Efek memainkan cube ini menurut saya hampir sama dengan seperti mengunyah permen karet. Mungkin tidak terasa manis dan pastinya masih dapat dilakkan di siang hari waktu bulan puasa. Dalam menyelesaikan kurang dari 1menit tidak diperlukan pemikiran yang mendalam. Kuncinya adalah reflek kecepatan jari dan mata, bahkan bila masih menimbang2 memikirkan maka waktu akan semakin bengkak. Dengan demikian saraf yang lain menjadi rileks bahkan apabila dilakukan terus menerus dalam waktu yang cukup lama maka akan menimbulkan efek lingkungan sekitar terasa lembam.
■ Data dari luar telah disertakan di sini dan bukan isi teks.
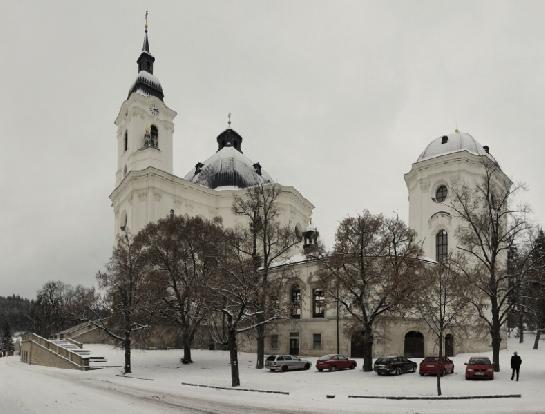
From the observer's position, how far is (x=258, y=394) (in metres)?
23.2

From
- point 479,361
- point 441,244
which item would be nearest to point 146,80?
point 441,244

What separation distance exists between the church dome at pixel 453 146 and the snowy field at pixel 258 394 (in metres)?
26.0

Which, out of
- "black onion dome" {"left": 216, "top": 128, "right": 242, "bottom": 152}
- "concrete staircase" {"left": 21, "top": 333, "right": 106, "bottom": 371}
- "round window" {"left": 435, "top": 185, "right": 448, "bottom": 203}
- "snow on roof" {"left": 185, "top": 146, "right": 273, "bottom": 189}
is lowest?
"concrete staircase" {"left": 21, "top": 333, "right": 106, "bottom": 371}

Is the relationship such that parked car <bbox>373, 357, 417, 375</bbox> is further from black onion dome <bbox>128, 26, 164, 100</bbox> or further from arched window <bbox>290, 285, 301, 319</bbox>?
black onion dome <bbox>128, 26, 164, 100</bbox>

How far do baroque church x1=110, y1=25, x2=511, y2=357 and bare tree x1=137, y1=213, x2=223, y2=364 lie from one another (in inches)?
283

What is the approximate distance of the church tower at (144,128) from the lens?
66188 mm

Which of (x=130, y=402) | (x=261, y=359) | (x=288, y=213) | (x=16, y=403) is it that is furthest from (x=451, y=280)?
(x=288, y=213)

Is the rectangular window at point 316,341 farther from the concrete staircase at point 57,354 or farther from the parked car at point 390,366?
the concrete staircase at point 57,354

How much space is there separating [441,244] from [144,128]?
122ft

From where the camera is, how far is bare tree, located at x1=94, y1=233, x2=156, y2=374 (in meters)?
37.6

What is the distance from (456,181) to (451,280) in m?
24.7

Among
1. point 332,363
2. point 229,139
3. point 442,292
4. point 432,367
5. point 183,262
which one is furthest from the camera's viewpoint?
point 229,139

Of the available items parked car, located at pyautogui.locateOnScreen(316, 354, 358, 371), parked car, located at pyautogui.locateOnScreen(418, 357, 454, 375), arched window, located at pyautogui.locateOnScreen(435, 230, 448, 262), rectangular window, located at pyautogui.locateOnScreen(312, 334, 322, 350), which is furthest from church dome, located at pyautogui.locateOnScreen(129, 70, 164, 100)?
parked car, located at pyautogui.locateOnScreen(418, 357, 454, 375)

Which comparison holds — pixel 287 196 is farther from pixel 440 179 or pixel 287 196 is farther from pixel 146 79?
pixel 146 79
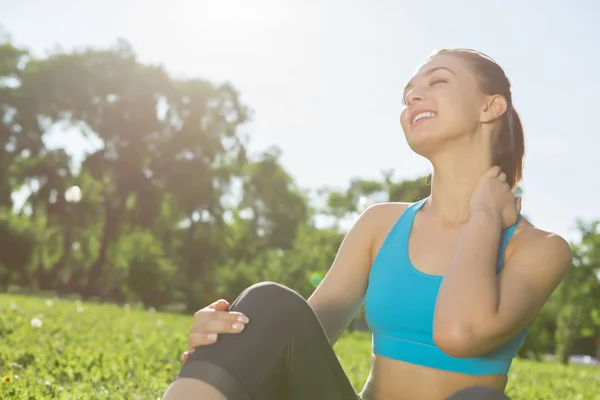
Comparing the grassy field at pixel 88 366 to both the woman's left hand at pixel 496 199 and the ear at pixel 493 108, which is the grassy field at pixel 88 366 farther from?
the ear at pixel 493 108

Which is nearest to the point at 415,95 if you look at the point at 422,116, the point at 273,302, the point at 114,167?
the point at 422,116

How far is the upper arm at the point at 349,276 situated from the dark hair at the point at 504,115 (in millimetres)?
585

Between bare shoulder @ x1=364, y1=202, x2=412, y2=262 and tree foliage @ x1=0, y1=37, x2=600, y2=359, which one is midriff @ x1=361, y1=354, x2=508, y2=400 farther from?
tree foliage @ x1=0, y1=37, x2=600, y2=359

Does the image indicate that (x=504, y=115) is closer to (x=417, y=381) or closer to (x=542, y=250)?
(x=542, y=250)

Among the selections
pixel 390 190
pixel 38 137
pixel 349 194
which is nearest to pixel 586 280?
pixel 390 190

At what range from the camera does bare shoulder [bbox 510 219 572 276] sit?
2518 mm

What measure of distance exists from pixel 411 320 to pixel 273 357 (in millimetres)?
548

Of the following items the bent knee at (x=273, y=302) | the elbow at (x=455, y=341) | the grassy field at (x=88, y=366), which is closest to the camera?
the elbow at (x=455, y=341)

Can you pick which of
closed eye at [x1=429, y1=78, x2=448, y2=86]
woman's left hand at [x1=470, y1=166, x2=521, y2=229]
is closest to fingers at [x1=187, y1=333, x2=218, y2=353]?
woman's left hand at [x1=470, y1=166, x2=521, y2=229]

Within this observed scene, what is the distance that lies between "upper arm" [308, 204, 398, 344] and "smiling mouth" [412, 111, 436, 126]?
0.47 metres

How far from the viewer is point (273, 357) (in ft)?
7.61

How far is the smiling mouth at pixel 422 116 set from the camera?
110 inches

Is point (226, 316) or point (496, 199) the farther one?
point (496, 199)

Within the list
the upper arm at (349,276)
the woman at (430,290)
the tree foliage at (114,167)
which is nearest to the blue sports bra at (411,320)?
the woman at (430,290)
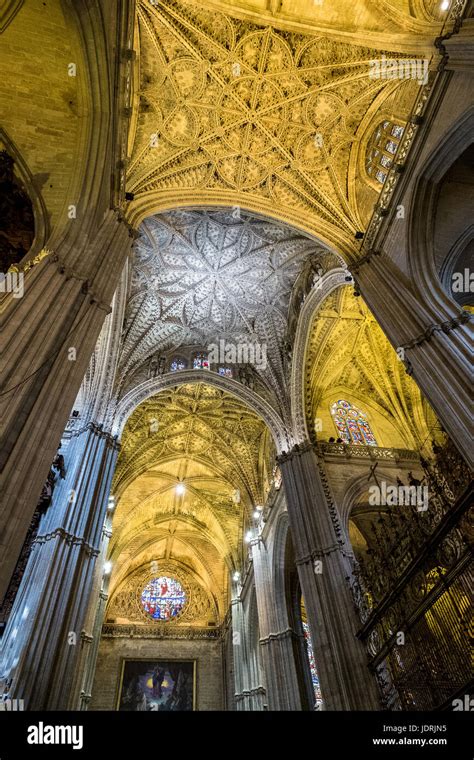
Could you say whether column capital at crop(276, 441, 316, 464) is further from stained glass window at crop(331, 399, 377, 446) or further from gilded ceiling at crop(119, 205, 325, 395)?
gilded ceiling at crop(119, 205, 325, 395)

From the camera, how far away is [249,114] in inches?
473

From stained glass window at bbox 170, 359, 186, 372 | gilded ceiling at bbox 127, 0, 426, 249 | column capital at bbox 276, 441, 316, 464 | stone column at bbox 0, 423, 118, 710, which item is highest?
stained glass window at bbox 170, 359, 186, 372

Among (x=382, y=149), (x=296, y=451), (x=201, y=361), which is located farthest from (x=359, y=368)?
(x=382, y=149)

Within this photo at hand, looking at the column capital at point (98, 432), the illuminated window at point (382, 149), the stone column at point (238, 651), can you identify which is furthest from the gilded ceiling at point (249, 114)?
the stone column at point (238, 651)

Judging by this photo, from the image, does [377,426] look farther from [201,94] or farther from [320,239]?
[201,94]

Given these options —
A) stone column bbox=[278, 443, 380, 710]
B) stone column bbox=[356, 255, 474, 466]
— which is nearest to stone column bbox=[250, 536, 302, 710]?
stone column bbox=[278, 443, 380, 710]

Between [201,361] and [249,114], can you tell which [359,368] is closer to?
[201,361]

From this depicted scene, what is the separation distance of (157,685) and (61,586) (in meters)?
14.2

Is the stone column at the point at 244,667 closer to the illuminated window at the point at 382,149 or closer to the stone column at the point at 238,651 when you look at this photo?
the stone column at the point at 238,651

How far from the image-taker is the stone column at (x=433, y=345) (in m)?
6.82

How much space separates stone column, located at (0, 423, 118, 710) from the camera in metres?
7.49

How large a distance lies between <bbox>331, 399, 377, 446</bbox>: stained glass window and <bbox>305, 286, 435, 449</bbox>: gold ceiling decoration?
45cm

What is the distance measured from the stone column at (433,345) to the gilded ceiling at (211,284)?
6228 mm
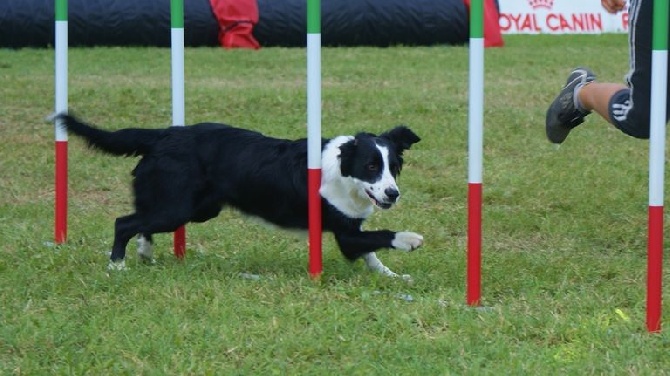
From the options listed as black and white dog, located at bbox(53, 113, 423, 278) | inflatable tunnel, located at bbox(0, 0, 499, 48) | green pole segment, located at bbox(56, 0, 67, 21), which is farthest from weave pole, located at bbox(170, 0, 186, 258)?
inflatable tunnel, located at bbox(0, 0, 499, 48)

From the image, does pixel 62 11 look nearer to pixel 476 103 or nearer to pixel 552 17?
pixel 476 103

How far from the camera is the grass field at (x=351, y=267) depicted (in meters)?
3.71

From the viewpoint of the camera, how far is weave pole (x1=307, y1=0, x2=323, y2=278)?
438cm

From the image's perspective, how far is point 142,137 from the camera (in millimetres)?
4953

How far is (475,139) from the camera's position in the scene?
13.3ft

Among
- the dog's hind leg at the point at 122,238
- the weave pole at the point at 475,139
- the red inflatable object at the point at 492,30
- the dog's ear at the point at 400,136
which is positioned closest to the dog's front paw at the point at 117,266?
the dog's hind leg at the point at 122,238

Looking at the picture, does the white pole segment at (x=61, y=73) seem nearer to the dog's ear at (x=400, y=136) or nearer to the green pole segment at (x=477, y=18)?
the dog's ear at (x=400, y=136)

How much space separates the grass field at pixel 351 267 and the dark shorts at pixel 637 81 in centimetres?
61

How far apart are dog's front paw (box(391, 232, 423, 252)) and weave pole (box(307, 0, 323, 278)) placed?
1.02 feet

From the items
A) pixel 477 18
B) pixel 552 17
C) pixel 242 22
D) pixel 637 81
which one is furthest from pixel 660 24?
pixel 552 17

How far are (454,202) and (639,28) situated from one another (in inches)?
79.3

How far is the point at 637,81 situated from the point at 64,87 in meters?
2.41

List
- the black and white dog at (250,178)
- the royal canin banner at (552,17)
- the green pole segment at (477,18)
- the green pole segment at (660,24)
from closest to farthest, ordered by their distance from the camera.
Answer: the green pole segment at (660,24)
the green pole segment at (477,18)
the black and white dog at (250,178)
the royal canin banner at (552,17)

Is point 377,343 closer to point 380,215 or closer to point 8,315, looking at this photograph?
point 8,315
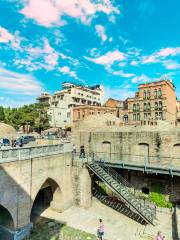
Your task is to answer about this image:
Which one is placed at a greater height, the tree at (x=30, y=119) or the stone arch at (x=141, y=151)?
the tree at (x=30, y=119)

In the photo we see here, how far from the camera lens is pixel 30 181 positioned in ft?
62.1

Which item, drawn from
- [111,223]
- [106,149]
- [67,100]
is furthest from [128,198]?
[67,100]

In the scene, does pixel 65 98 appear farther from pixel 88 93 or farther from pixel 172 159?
pixel 172 159

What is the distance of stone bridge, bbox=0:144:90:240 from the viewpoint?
1702cm

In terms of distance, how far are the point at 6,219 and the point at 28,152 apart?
5388 millimetres

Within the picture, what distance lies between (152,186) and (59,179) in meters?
10.5

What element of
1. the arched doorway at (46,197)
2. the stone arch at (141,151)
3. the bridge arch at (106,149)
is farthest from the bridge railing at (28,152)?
the stone arch at (141,151)

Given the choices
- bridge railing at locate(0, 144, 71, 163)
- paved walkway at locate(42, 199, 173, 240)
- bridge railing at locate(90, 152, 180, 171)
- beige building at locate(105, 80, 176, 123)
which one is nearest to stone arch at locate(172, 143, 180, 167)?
bridge railing at locate(90, 152, 180, 171)

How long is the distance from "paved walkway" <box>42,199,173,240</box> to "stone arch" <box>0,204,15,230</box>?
4.98 metres

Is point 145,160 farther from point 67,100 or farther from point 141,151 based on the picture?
point 67,100

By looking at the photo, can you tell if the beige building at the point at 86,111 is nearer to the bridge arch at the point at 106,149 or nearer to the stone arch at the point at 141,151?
the bridge arch at the point at 106,149

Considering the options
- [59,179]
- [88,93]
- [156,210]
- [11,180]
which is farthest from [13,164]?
[88,93]

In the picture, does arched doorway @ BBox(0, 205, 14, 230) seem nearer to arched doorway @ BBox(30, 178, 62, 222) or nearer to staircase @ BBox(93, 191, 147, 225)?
arched doorway @ BBox(30, 178, 62, 222)

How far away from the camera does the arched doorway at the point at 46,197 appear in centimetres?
2269
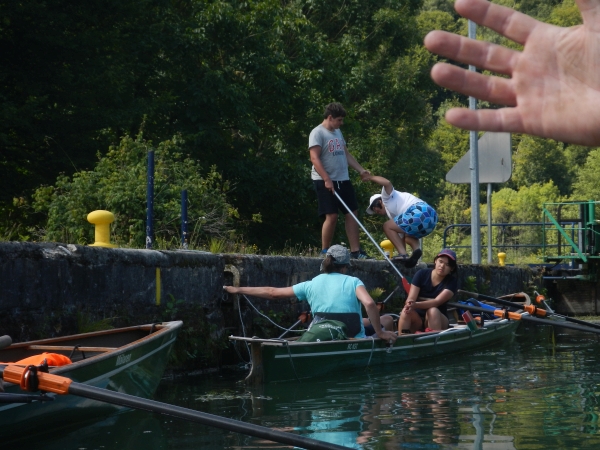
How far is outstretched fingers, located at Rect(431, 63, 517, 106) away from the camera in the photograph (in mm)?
2646

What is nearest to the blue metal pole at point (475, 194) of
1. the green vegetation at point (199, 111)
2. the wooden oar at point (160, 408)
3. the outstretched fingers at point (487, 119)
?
the green vegetation at point (199, 111)

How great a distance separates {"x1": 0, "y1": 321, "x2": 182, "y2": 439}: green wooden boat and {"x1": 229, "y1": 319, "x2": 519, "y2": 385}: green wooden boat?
100 centimetres

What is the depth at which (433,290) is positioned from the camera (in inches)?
426

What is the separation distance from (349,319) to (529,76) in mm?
6761

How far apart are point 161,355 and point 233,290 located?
1974 millimetres

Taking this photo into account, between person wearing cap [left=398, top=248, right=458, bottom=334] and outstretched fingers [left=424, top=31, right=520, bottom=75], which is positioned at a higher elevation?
outstretched fingers [left=424, top=31, right=520, bottom=75]

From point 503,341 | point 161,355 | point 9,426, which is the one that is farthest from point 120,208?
point 9,426

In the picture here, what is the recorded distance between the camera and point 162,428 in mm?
6512

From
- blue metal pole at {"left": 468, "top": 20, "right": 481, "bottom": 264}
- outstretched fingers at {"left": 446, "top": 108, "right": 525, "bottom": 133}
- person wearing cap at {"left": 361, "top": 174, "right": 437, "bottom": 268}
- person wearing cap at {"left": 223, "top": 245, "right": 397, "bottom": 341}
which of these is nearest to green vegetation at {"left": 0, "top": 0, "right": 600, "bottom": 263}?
person wearing cap at {"left": 361, "top": 174, "right": 437, "bottom": 268}

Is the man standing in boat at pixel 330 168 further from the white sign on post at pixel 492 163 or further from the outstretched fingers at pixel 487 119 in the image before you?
the outstretched fingers at pixel 487 119

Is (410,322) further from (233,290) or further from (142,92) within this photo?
(142,92)

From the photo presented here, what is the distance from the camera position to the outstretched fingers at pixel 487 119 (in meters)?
2.67

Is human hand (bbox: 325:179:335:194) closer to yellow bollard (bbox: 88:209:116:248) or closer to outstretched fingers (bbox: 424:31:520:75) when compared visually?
yellow bollard (bbox: 88:209:116:248)

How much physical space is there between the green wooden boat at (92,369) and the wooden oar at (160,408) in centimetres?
32
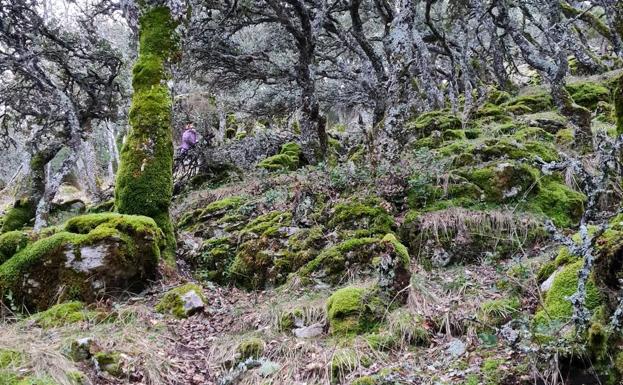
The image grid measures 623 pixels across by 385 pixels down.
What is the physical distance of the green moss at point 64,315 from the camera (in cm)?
479

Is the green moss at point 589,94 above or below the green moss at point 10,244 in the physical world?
above

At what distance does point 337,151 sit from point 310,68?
290 cm

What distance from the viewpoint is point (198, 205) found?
10008mm

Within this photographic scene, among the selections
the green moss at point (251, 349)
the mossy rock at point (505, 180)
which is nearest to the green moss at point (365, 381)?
A: the green moss at point (251, 349)

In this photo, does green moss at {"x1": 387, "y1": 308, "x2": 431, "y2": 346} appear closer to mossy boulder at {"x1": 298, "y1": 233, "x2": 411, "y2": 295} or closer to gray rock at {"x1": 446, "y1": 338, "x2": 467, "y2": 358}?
gray rock at {"x1": 446, "y1": 338, "x2": 467, "y2": 358}

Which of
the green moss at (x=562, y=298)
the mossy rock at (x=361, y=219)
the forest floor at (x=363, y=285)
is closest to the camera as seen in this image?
the green moss at (x=562, y=298)

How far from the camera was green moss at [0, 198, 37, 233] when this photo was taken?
9602mm

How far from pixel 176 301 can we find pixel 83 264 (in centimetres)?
116

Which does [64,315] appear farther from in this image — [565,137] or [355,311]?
[565,137]

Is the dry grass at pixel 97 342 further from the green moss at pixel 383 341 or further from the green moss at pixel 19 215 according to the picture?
the green moss at pixel 19 215

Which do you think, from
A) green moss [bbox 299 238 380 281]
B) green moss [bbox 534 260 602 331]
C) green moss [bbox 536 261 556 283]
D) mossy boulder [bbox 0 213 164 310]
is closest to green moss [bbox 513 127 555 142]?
green moss [bbox 299 238 380 281]

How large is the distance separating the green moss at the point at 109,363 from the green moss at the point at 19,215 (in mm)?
7083

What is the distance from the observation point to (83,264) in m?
5.43

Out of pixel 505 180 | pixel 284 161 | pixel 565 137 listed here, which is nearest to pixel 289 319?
pixel 505 180
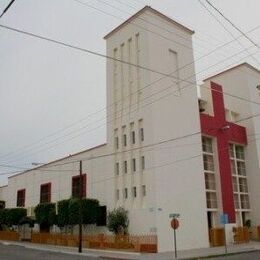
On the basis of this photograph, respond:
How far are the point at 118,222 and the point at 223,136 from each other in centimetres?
1597

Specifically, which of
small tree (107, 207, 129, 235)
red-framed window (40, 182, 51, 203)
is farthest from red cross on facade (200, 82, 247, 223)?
red-framed window (40, 182, 51, 203)

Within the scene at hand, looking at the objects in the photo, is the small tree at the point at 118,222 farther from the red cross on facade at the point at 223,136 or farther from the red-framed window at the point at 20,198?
the red-framed window at the point at 20,198

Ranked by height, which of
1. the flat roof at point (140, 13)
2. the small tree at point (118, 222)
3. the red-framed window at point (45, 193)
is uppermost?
the flat roof at point (140, 13)

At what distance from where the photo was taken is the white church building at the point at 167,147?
37.2m

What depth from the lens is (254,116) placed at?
5081 centimetres

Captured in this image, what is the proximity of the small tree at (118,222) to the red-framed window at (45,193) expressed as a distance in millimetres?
18107

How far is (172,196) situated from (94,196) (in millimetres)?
10737

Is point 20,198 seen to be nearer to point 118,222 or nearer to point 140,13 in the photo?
point 118,222

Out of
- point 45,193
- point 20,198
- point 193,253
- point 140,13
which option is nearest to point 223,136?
point 140,13

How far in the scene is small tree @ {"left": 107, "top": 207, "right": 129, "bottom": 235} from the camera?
37.8 meters

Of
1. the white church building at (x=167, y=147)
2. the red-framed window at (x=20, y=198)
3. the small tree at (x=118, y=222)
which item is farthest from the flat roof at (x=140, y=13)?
the red-framed window at (x=20, y=198)

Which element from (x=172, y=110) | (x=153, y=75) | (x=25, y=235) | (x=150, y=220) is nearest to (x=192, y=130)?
(x=172, y=110)

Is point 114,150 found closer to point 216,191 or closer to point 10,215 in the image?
point 216,191

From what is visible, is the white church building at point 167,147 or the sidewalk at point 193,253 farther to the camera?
the white church building at point 167,147
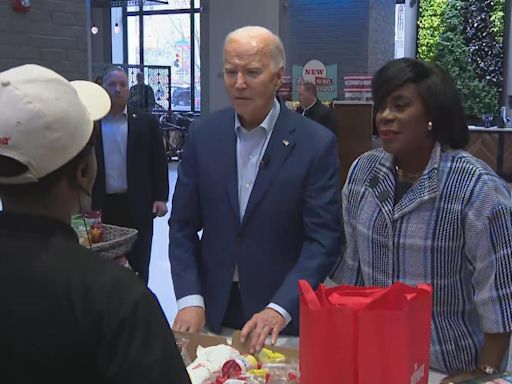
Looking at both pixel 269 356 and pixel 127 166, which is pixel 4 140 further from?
pixel 127 166

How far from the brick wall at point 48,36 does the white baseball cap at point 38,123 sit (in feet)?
10.6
Efeknya bisa jadi seperti orang ngebut tetapi saya yakin jauh lebih aman. Mengacak cube juga memberikan treatment relaksasi tersendiri. Sambil membaca atau melihat TV atau mendengarkan lagu, cube kita acak2 sehingga jari kita menjadi ikut lemas. Apabila kita memerlukan momen pengalihan sebentar maka kita bisa menyelesaikan cube setelah itu kita acak2 lagi. Tidak terasa mungkin dalam jangka waktu lama bisa menjadi kegiatan yang adiktif. Efeknya mungkin tidak seserius nikotin atau tar pada rokok atau kecanduan fisiologis seperti narkoba, tetapi perlu diwaspadai cedera akibat stres berulang / RSI (Repetitive Stress Injury) bahkan dalam dunia medis pernah mencatat yang namanya Rubik's Thumb dan Rubik's Wrist. Bisa jadi karena trauma tersebut harus berhenti cubing paling tidak 2 mingguan.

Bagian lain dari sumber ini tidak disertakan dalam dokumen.